Leurs lampes éclairaient des parois de pierre sculptées de mille motifs indéchiffrables. Aucun des caveaux ne faisait plus de trente ou quarante mètres de profondeur. Chacun se terminait abruptement par un mur de pierre dont ni les sondes ni les radars n’avaient jamais pu découvrir une extension quelconque.
En ressortant du troisième caveau, le groupe alla s’asseoir à l’ombre pour boire un peu d’eau et se partager quelques biscuits aux protéines prélevés sur les rations du paquetage de Kassad. Le vent s’était levé. Il sifflait maintenant à travers les pics au-dessus d’eux.
— Nous ne le retrouverons jamais, fit Martin Silenus. Ce putain de gritche a dû l’emporter.
Sol était en train de donner au bébé l’un des derniers biberons. Malgré tous les efforts de l’érudit pour lui protéger la tête quand ils marchaient au soleil, Rachel avait le crâne rouge.
— Il est peut-être dans l’un des tombeaux que nous avons explorés, dit-il. D’après les théories d’Arundez, certaines sections pourraient être temporellement déphasées par rapport à nous. Il voit les Tombeaux du Temps comme des constructions quadridimensionnelles, aux replis étroitement liés à l’espace-temps.
— Si je comprends bien, murmura Lamia, même si Fedmahn Kassad est là, nous ne le verrons pas.
— On peut tout de même essayer, fit le consul en se levant avec un soupir de lassitude. Il ne reste plus qu’un tombeau à visiter.
Le Palais du gritche se trouvait un kilomètre plus bas dans la vallée, au-dessous du niveau des autres, caché par une courbe de la falaise. L’édifice était moins grand que le Tombeau de Jade, mais sa complexité, avec ses flèches hérissées, ses embases, ses arcs-boutants et ses colonnes de soutien qui formaient des courbes et des arcs dans un chaos contrôlé, le faisait paraître beaucoup plus grand qu’il n’était.
L’intérieur du Palais du gritche était une chambre à la réverbération très forte et au sol irrégulier fait de milliers de segments incurvés qui rappelaient à Lamia les côtes et les vertèbres de quelque créature fossilisée.
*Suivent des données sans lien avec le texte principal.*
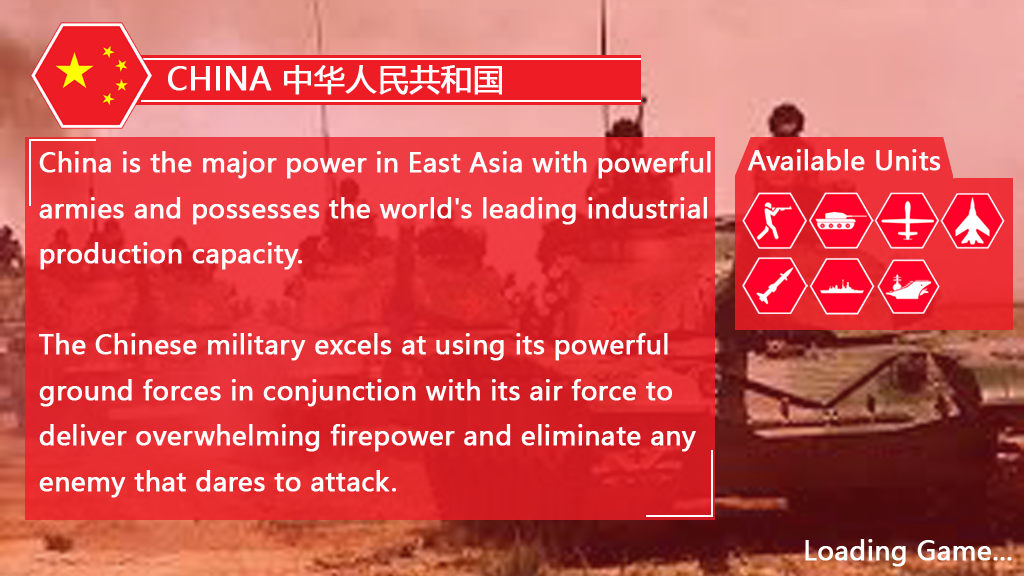 CHINA 中华人民共和国

China is the major power in East Asia with powerful armies and possesses the world's leading industrial production capacity.

The Chinese military excels at using its powerful ground forces in conjunction with its air force to deliver overwhelming firepower and eliminate any enemy that dares to attack.

Available Units

Loading Game...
À une quinzaine de mètres au-dessus de sa tête, la coupole était tapissée de dizaines de « lames » de chrome entrecroisées, qui se prolongeaient à travers les parois pour ressortir à l’extérieur et au-dessus de l’édifice sous la forme d’épines d’acier. La coupole proprement dite était faite d’un matériau translucide qui donnait une teinte riche et laiteuse à tout l’espace intérieur.
Lamia, Silenus, le consul, Weintraub et Duré recommencèrent à appeler Kassad, mais leurs cris résonnèrent mille fois sans aucun résultat.
— Aucun signe du colonel ni de Het Masteen, déclara le consul quand ils ressortirent à l’air libre. C’est peut-être ainsi que les choses vont se passer. Nous disparaîtrons tour à tour, jusqu’à ce qu’il n’en reste plus qu’un.